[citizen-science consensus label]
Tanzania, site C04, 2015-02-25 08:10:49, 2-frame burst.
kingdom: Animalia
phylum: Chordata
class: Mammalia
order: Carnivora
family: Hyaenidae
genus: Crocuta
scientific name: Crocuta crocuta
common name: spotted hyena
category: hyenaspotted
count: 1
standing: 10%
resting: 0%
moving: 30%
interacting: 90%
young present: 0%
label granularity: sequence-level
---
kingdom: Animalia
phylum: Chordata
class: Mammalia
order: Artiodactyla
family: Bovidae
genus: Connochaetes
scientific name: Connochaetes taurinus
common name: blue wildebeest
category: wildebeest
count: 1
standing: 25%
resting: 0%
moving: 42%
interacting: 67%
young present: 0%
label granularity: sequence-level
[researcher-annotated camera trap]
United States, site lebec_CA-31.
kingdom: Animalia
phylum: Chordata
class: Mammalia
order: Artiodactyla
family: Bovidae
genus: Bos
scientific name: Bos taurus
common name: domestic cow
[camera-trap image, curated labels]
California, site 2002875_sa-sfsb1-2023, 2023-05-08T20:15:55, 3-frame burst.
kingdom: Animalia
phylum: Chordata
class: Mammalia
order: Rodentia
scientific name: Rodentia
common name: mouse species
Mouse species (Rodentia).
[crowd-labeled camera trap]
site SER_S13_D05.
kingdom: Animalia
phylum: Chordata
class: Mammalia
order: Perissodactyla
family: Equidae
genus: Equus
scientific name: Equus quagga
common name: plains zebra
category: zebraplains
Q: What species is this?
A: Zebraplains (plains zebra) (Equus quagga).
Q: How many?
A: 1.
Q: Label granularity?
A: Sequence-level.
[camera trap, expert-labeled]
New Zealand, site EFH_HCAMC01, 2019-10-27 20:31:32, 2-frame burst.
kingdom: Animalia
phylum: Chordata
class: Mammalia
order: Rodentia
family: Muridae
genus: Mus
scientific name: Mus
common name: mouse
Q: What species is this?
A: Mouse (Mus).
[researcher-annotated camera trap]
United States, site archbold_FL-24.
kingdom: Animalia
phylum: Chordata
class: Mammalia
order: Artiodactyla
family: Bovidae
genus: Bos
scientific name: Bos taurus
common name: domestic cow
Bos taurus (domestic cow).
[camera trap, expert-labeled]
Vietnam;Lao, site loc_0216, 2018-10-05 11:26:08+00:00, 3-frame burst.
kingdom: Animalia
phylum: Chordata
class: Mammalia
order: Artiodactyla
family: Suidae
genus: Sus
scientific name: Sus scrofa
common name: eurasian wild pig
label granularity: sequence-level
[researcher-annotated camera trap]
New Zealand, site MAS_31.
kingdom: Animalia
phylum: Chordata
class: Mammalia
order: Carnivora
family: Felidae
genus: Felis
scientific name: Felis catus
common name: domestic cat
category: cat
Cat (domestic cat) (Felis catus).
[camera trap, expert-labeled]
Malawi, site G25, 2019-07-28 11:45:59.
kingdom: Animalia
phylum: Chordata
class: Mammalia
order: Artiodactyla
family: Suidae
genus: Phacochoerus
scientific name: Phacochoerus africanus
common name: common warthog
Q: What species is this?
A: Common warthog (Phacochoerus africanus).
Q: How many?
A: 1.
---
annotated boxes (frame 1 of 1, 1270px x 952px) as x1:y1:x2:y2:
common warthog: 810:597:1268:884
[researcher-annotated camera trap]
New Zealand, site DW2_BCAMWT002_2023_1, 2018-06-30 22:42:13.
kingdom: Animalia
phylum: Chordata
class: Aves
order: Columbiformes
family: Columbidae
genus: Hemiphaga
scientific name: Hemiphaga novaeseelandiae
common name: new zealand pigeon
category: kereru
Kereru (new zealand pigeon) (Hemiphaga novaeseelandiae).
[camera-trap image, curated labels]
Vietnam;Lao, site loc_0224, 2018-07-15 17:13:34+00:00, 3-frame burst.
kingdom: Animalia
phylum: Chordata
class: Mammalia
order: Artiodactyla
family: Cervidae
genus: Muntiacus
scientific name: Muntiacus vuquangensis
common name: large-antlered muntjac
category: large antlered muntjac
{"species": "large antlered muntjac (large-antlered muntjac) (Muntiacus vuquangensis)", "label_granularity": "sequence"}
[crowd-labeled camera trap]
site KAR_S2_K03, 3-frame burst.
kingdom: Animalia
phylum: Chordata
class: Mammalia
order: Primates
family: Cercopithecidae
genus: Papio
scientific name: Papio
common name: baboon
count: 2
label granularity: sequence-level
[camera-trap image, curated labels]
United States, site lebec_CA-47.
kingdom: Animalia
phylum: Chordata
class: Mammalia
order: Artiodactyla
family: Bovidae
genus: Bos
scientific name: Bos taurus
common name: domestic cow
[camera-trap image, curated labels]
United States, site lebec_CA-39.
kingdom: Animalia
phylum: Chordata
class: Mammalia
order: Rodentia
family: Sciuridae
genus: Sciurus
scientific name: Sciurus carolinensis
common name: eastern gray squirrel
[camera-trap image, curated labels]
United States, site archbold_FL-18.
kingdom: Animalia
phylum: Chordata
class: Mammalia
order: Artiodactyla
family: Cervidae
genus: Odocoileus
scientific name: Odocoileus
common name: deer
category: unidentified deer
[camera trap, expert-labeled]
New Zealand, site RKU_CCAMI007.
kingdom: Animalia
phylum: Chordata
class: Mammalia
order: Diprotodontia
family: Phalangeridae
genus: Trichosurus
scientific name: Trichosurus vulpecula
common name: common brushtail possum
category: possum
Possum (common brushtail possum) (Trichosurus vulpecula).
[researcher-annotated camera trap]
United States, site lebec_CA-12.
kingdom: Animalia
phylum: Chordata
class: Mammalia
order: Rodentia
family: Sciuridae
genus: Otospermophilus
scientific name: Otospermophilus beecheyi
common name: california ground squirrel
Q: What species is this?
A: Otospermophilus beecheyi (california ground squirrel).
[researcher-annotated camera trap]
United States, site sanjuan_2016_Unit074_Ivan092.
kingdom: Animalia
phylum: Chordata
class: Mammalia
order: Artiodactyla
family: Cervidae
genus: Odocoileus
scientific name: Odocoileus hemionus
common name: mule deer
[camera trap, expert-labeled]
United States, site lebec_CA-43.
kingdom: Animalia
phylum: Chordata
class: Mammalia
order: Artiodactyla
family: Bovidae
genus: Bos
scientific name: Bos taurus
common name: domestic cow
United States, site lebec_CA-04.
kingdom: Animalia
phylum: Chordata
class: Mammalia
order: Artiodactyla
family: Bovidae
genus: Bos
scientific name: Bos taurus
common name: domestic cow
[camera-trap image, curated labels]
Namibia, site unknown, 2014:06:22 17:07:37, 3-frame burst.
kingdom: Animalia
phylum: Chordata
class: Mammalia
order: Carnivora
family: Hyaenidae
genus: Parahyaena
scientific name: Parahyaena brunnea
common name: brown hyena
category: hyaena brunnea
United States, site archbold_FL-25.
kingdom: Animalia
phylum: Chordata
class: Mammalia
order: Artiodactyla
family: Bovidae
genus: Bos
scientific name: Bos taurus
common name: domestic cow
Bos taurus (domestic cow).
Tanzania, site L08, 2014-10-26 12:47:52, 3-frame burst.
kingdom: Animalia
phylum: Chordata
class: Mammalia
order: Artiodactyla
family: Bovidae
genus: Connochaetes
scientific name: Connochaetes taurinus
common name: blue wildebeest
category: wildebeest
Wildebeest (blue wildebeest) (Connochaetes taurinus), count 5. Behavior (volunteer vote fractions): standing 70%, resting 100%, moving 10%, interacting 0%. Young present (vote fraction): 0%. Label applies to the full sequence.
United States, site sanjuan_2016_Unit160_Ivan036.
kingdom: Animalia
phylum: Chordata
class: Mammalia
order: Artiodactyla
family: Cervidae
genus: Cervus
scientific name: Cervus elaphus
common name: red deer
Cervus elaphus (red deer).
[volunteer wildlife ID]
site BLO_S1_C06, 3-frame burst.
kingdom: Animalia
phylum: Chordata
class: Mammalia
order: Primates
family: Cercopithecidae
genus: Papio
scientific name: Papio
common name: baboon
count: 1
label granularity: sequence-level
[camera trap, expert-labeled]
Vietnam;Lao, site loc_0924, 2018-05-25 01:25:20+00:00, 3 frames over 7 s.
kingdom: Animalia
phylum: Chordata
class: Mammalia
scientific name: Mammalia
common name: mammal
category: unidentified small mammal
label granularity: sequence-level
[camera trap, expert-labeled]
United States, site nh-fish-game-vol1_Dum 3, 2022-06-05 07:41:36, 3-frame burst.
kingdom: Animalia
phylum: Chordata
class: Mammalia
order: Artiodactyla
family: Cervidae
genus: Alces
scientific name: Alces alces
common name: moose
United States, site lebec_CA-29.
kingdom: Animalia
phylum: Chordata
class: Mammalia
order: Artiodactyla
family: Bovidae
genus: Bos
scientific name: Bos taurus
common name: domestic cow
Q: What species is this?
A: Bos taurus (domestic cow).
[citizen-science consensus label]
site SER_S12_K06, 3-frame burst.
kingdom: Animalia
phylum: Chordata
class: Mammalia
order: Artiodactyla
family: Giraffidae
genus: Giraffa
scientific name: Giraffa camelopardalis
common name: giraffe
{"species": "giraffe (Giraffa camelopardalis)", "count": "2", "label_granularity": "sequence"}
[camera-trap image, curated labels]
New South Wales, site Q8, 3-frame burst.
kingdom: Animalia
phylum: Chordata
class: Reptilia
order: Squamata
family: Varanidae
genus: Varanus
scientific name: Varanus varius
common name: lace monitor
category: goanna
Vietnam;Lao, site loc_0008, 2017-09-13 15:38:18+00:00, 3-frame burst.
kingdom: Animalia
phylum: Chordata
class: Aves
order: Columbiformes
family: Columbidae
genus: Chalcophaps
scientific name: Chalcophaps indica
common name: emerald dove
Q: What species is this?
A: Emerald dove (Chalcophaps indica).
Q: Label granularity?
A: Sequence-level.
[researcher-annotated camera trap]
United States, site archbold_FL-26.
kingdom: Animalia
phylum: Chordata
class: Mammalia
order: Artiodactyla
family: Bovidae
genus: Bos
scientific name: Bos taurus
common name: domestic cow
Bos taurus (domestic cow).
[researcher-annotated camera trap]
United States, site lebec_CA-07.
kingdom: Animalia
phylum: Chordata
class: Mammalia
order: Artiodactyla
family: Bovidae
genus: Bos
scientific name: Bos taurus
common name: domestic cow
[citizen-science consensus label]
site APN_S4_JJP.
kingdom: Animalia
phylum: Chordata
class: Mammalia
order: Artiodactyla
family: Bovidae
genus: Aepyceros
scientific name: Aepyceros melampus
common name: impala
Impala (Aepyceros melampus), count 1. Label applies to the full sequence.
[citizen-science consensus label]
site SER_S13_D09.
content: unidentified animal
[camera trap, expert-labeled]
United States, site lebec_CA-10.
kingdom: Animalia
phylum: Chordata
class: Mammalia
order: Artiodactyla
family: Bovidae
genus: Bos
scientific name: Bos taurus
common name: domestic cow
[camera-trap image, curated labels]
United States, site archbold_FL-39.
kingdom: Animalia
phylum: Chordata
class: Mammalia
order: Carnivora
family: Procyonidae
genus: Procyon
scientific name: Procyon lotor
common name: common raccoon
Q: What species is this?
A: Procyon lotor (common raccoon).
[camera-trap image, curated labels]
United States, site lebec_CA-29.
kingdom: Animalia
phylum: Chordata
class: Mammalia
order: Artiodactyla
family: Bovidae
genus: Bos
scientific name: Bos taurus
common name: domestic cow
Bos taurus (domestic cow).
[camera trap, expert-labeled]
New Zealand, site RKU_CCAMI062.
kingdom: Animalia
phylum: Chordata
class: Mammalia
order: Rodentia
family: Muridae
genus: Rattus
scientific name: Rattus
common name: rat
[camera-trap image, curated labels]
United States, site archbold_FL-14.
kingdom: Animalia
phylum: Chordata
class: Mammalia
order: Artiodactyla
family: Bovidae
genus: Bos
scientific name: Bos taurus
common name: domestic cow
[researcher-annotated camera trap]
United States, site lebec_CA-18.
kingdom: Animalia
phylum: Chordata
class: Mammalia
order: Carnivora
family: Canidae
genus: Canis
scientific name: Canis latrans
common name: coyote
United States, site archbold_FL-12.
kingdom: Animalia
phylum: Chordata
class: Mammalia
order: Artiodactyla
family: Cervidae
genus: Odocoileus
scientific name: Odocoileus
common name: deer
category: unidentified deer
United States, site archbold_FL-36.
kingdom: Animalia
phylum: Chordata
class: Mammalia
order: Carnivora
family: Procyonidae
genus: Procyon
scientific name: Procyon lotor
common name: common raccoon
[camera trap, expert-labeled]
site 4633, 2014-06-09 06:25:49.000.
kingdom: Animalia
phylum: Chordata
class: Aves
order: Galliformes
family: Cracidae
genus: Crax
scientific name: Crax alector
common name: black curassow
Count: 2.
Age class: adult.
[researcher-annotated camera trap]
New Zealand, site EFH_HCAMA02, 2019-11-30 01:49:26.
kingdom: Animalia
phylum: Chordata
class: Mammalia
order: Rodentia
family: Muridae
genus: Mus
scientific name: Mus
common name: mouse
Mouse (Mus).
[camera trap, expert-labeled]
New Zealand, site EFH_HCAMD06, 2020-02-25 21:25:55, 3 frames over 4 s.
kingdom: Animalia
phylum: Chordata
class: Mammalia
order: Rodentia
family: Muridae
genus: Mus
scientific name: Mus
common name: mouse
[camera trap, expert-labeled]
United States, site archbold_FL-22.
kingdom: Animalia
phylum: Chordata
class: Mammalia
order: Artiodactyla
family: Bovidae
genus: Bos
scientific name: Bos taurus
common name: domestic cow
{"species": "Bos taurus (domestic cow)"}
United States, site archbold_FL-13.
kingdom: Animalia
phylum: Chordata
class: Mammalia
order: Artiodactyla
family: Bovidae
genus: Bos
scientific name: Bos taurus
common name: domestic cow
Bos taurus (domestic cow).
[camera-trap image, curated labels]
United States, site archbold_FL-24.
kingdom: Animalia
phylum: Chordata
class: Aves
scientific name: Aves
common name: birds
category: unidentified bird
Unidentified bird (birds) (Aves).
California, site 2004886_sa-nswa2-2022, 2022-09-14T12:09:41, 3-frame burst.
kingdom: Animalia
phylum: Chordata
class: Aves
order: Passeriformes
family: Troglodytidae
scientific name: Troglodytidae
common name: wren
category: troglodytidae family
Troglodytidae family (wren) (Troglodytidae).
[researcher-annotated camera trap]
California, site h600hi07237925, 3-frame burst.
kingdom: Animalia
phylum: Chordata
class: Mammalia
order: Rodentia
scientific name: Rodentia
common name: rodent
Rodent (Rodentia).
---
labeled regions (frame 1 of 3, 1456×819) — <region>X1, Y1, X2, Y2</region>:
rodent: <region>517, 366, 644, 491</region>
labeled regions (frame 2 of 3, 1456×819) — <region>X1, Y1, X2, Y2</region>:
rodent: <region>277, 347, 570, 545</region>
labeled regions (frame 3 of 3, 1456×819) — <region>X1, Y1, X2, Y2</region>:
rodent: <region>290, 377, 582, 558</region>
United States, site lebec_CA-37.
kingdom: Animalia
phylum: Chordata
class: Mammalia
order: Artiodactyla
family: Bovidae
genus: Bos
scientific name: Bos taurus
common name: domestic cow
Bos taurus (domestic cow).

* * * * * * * * *

* What you will do: Give again, exactly as written, the lines running from the first line of the data above through the line that contains "A: Mouse (Mus).".

* Response:
[citizen-science consensus label]
Tanzania, site C04, 2015-02-25 08:10:49, 2-frame burst.
kingdom: Animalia
phylum: Chordata
class: Mammalia
order: Carnivora
family: Hyaenidae
genus: Crocuta
scientific name: Crocuta crocuta
common name: spotted hyena
category: hyenaspotted
count: 1
standing: 10%
resting: 0%
moving: 30%
interacting: 90%
young present: 0%
label granularity: sequence-level
---
kingdom: Animalia
phylum: Chordata
class: Mammalia
order: Artiodactyla
family: Bovidae
genus: Connochaetes
scientific name: Connochaetes taurinus
common name: blue wildebeest
category: wildebeest
count: 1
standing: 25%
resting: 0%
moving: 42%
interacting: 67%
young present: 0%
label granularity: sequence-level
[researcher-annotated camera trap]
United States, site lebec_CA-31.
kingdom: Animalia
phylum: Chordata
class: Mammalia
order: Artiodactyla
family: Bovidae
genus: Bos
scientific name: Bos taurus
common name: domestic cow
[camera-trap image, curated labels]
California, site 2002875_sa-sfsb1-2023, 2023-05-08T20:15:55, 3-frame burst.
kingdom: Animalia
phylum: Chordata
class: Mammalia
order: Rodentia
scientific name: Rodentia
common name: mouse species
Mouse species (Rodentia).
[crowd-labeled camera trap]
site SER_S13_D05.
kingdom: Animalia
phylum: Chordata
class: Mammalia
order: Perissodactyla
family: Equidae
genus: Equus
scientific name: Equus quagga
common name: plains zebra
category: zebraplains
Q: What species is this?
A: Zebraplains (plains zebra) (Equus quagga).
Q: How many?
A: 1.
Q: Label granularity?
A: Sequence-level.
[camera trap, expert-labeled]
New Zealand, site EFH_HCAMC01, 2019-10-27 20:31:32, 2-frame burst.
kingdom: Animalia
phylum: Chordata
class: Mammalia
order: Rodentia
family: Muridae
genus: Mus
scientific name: Mus
common name: mouse
Q: What species is this?
A: Mouse (Mus).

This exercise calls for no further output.